Acima do pórtico de entrada da Capela dos Ossos, dentro da Igreja de São Francisco, em Évora, Portugal, uma frase diz "nos ossos que aqui estamos pelos vossos esperamos". As paredes são feitas de caveiras, tíbias e fêmures empilhados. Um lugar construído para se meditar sobre a morte, segundo os padres portugueses.
Pense nos mortos. Quantos homo sapiens já morreram neste planeta antes de você? Nas cavernas, em guerras antigas, nas fogueiras da intolerância, pelas armas de ditadores, nas garras da fome, da doença, ou serenamente deitados em seu leito derradeiro?
Não pensamos nos mortos. Nossa sociedade quer vida eterna. Pior, quer juventude eterna. A velhice virou uma doença a ser evitada a todo custo, à base de cirurgias plásticas, remédios, malhação e dietas milagrosas light, diet, low carb, omega3, high fiber, antioxidantes. Fora o comportamento de eternos adolescentes. E na morte então, ninguém pensa ou quer pensar. Mesmo podendo ela aparecer atrás de cada esquina. Mors certa, hora incerta.
Invejo essas culturas orientais, que tem sempre um altarzinho pela casa com velas em homenagem aos ancestrais. Ou os mexicanos que no dia de finados andam em festas pelos cemitérios.
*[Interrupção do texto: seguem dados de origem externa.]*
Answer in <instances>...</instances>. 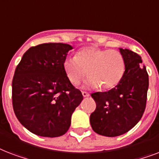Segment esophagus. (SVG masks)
<instances>
[{"instance_id":"esophagus-1","label":"esophagus","mask_w":159,"mask_h":159,"mask_svg":"<svg viewBox=\"0 0 159 159\" xmlns=\"http://www.w3.org/2000/svg\"><path fill=\"white\" fill-rule=\"evenodd\" d=\"M82 96H83L84 97H89V96H90L89 93H88V92H82Z\"/></svg>"}]
</instances>
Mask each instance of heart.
Instances as JSON below:
<instances>
[{"mask_svg": "<svg viewBox=\"0 0 159 159\" xmlns=\"http://www.w3.org/2000/svg\"><path fill=\"white\" fill-rule=\"evenodd\" d=\"M67 77L78 85L87 74L85 87L111 89L118 85L125 71L124 55L116 49H105L96 46L82 48L76 56L66 57L62 63Z\"/></svg>", "mask_w": 159, "mask_h": 159, "instance_id": "heart-1", "label": "heart"}]
</instances>
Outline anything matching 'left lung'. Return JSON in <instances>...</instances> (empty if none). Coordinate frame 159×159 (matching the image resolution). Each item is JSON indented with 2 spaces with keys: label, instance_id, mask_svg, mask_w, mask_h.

E, seria em Madagascar? que levam o esqueleto da avó de volta para casa para uma visita, para ser limpo e pintado de branco e devolvido ao caixão no dia seguinte. Invejo médiuns que se comunicam com o além (no creo, pero que los hay...).
Triste é o homem que não tem mortos em quem pensar.
Pensar na morte, nos mortos, nos devolve a humildade. Nos traz o que João Pereira Coutinho chama de relativismo suave: "mesmo quando o demónio se intromete na pacatez dos meus dias, existe um lado de mim que ri dele. Como se o espírito deixasse o corpo e, planando sobre a carcaça, contemplasse o absurdo da minha condição. O absurdo da condição humana. E uma voz invisível segreda-me ao ouvido: será que vale a pena, companheiro? Será que vale a pena tudo isso quando tu estarás morto no futuro médio?"
2 comments:
Luciano, você escreveu o que eu gostaria de ter escrito. Admiro pacas os costumes dos mexicanos, mas quando comentei com uma amiga ela disse: cruuuuuuzes, que horror. Não entendo esse viver como se a morte não existisse. Concordo: pensar na morte é humildade. Uma vez eu estava andando num local de São Paulo, com a cabeça cheia de problemas. De repente eu me vi na frente do Instituto Médico Legal, melhor, acho que era nos fundos, no lugar onde saem as carcaças. Havia um cheiro de carniça no ar. Aquele cheiro me lembrou minha realidade, minha condição humana. Uma vez também, andando pela rua mais movimentada do centro, me bateu isso: quanta gente já passou por aqui com a cabeça cheia de preocupações e hoje...já está completamente esquecida...Se a gente não tem sobrenome famoso, é certo que seremos esquecidos em um ano no máximo, talvez menos.
Pensar, pensar, pensar... Sobre a morte, sobre os mortos, sobre nossos mortos. Ando pensando muito nisso, Fernando. Foi transmissão de pensamento.